Flight Vol. 2: I’m sure this sophomore edition of Image’s glossy anthology series is anticipated highly by quite a few of you out there; I never got around to purchasing Vol. 1 myself, having heard some decidedly mixed reviews regarding the quality of the writing (not a peep was heard against the lushness of the visuals, though). The impression I got was that the work lived up to its name in more ways than one: it reads as light as a feather, as if it might take off at any time. And while there’s surely a place on the shelves for beautiful diversions, and while Image is to be commended for devoting a continuing series of lavish color books to untested-in-comics creators (though, much like with "Kramer's Ergot" after it became more renowned, there's a few more 'visible' talents contributing this time around like Jeff Smith, Becky Cloonan, and Doug TenNapel), I just never felt the burn to put down twenty-five bucks on this sort of thing. Maybe I will when my finances are a bit more flush. Check out these previews of pretty much everything in the book, to at least confirm the promise of visual appeal.
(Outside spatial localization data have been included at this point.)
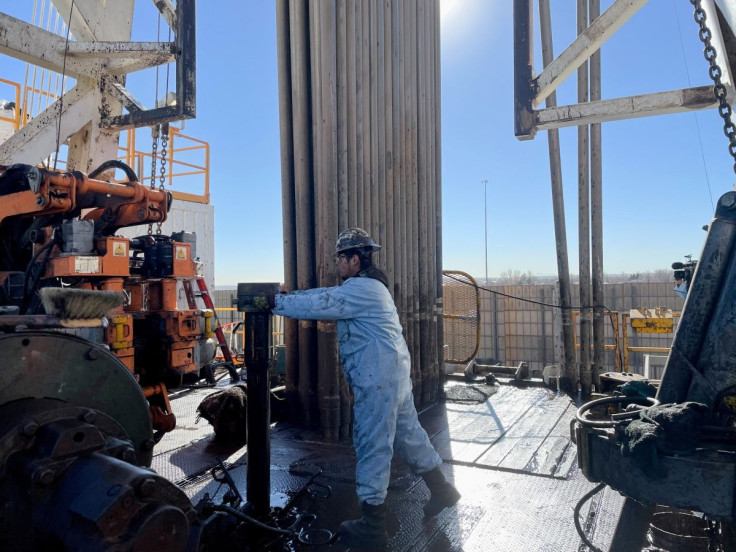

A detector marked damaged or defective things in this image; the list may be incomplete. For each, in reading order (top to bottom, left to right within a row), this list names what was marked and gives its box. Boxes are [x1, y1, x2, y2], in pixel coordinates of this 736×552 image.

rusty metal surface [158, 382, 628, 548]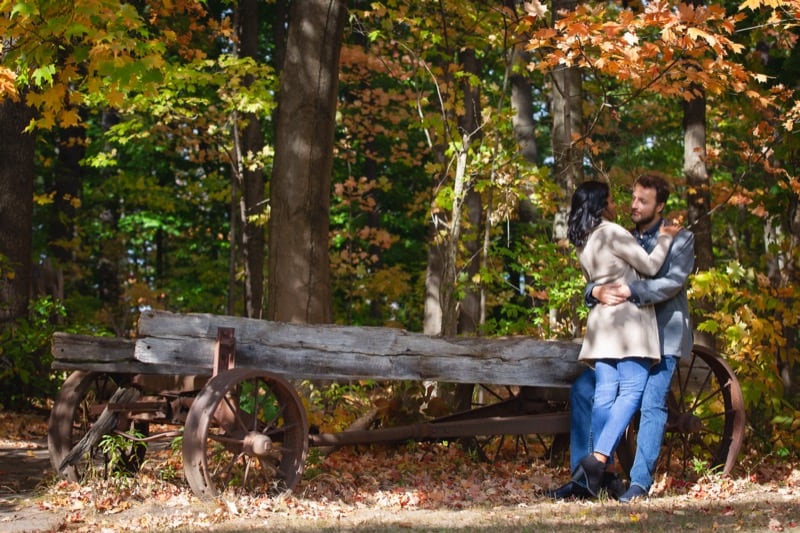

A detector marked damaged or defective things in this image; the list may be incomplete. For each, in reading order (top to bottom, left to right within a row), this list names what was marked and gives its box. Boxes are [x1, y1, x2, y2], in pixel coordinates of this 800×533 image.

rusty iron wheel [47, 372, 147, 480]
rusty iron wheel [182, 368, 310, 496]
rusty iron wheel [620, 344, 744, 478]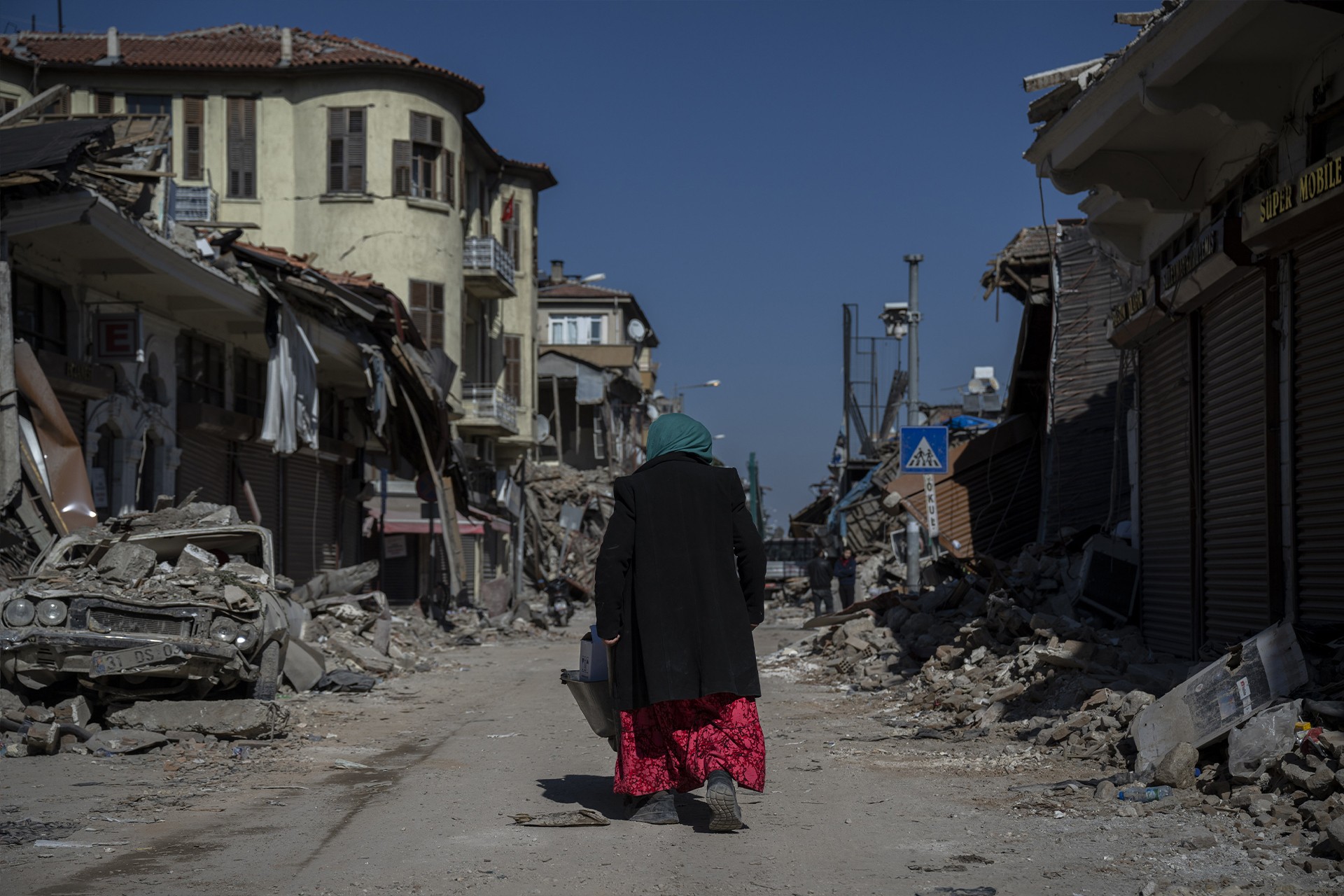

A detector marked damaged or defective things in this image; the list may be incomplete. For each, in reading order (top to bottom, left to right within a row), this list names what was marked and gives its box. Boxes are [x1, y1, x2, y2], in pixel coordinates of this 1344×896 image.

broken balcony [459, 384, 518, 437]
broken balcony [468, 238, 521, 301]
damaged facade [1019, 0, 1344, 658]
crushed car [0, 504, 288, 700]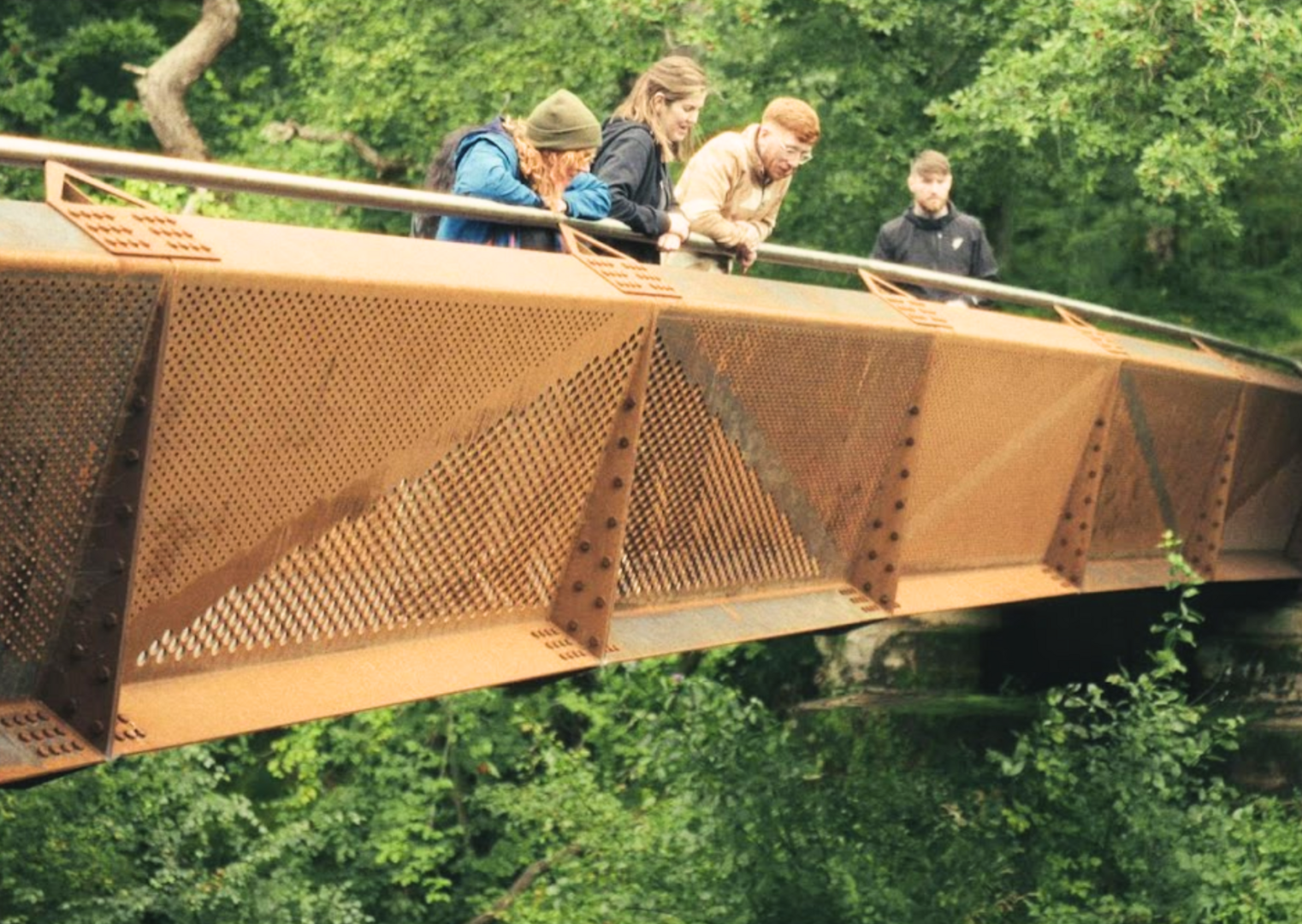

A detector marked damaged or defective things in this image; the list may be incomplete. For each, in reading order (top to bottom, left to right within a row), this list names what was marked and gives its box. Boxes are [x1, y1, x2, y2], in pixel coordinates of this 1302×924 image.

rusty metal bridge [2, 139, 1300, 787]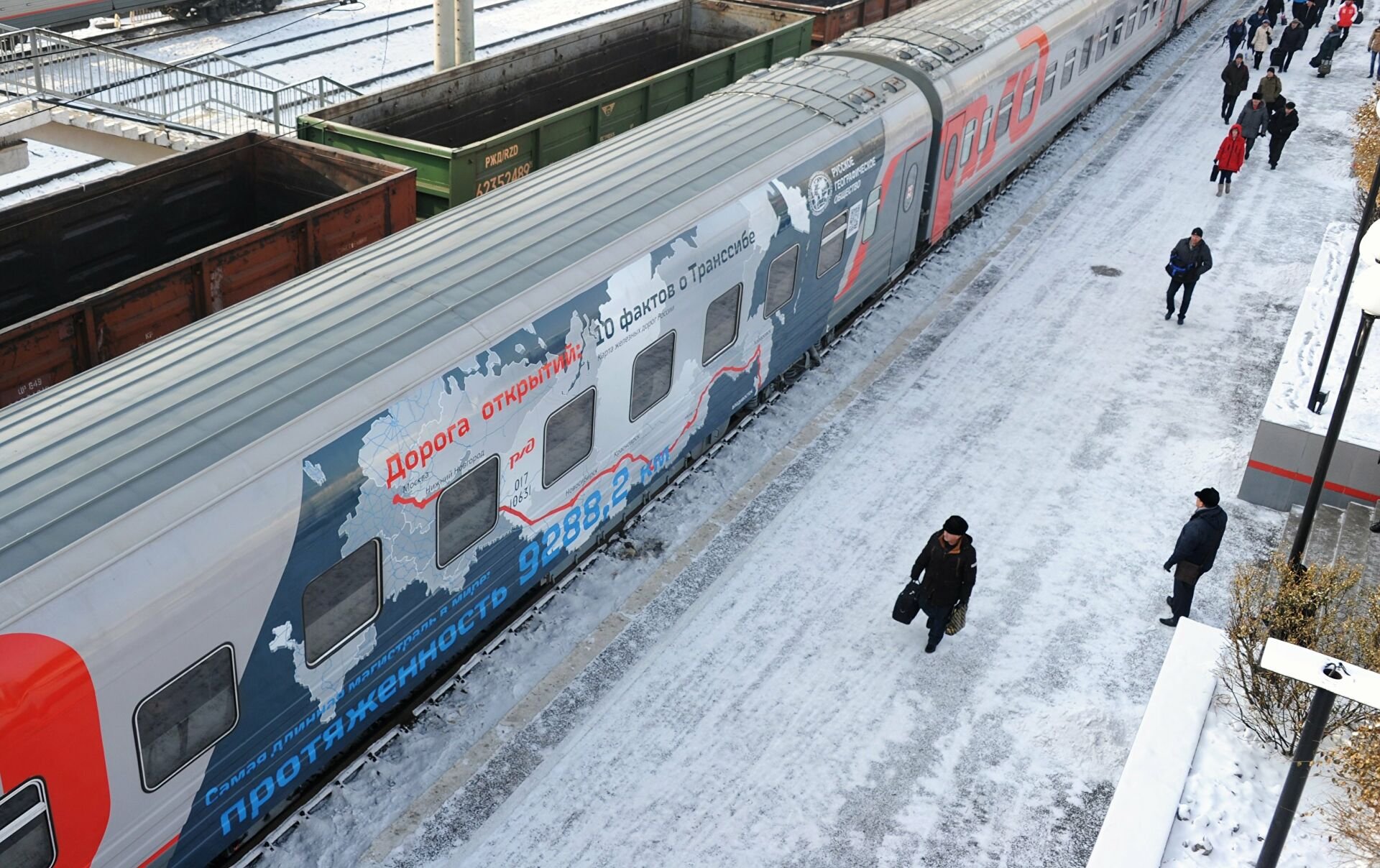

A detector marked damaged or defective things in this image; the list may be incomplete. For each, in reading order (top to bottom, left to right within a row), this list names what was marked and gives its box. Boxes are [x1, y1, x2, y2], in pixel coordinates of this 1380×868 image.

rusty open freight wagon [296, 1, 811, 216]
rusty open freight wagon [745, 0, 927, 44]
rusty open freight wagon [0, 133, 414, 408]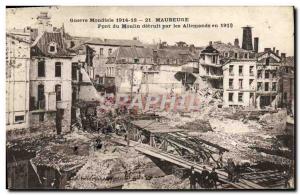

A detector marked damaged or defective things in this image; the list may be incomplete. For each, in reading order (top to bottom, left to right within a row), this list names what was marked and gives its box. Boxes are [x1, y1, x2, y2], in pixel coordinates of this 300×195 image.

damaged roof [30, 31, 71, 57]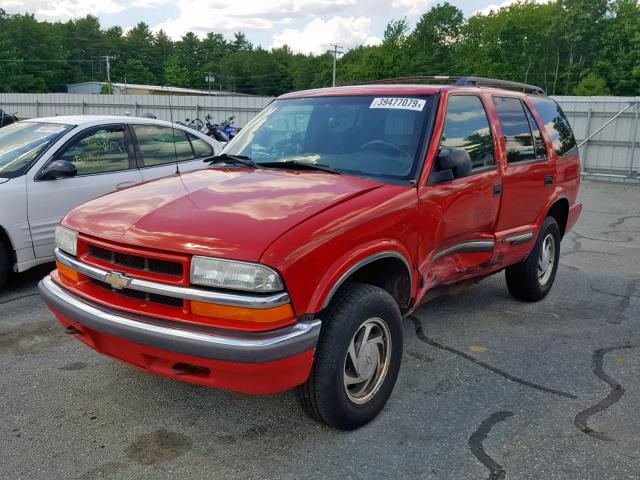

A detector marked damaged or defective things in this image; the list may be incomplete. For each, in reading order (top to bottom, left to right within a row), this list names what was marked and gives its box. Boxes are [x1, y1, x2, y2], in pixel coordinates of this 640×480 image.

pavement crack [0, 290, 39, 306]
pavement crack [410, 316, 580, 400]
pavement crack [572, 344, 636, 442]
pavement crack [468, 410, 512, 478]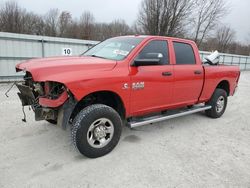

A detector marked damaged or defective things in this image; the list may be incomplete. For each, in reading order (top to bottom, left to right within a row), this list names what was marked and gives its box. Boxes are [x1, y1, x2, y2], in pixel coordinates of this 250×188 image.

crumpled hood [16, 56, 116, 82]
front end damage [16, 72, 75, 129]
Flaming Carrot Comics #2: Oh, but there’s always room for this. I don’t even know what’s happening this issue, not that it would prepare me.

Tom Strong #32: Concluding the Michael Moorcock/Jerry Ordway arc as they team up with one of Moorcock’s own recurring characters to fight gorillas on an inter-dimensional pirate ship. Unfortunately, that set-up sounds a lot more fun than the first issue of this arc turned out to be in practice. Next issue’s team includes Joe Casey and Ben Oliver, and who knows what lies ahead for the future?

Adam Strange #7 (of 8): In which a bunch more dusty DC cosmic heroes parade across the pages, in a somewhat similar style to “Seven Soldiers” but with less panache and zip. At least last issue’s cliffhanger promises a focus on Adam himself, and maybe a return to the neato beginnings of this mini before it got mired in countless guest-stars of questionable characterization. I do know it’ll look good; sort of a recurring theme for this week's comics, eh?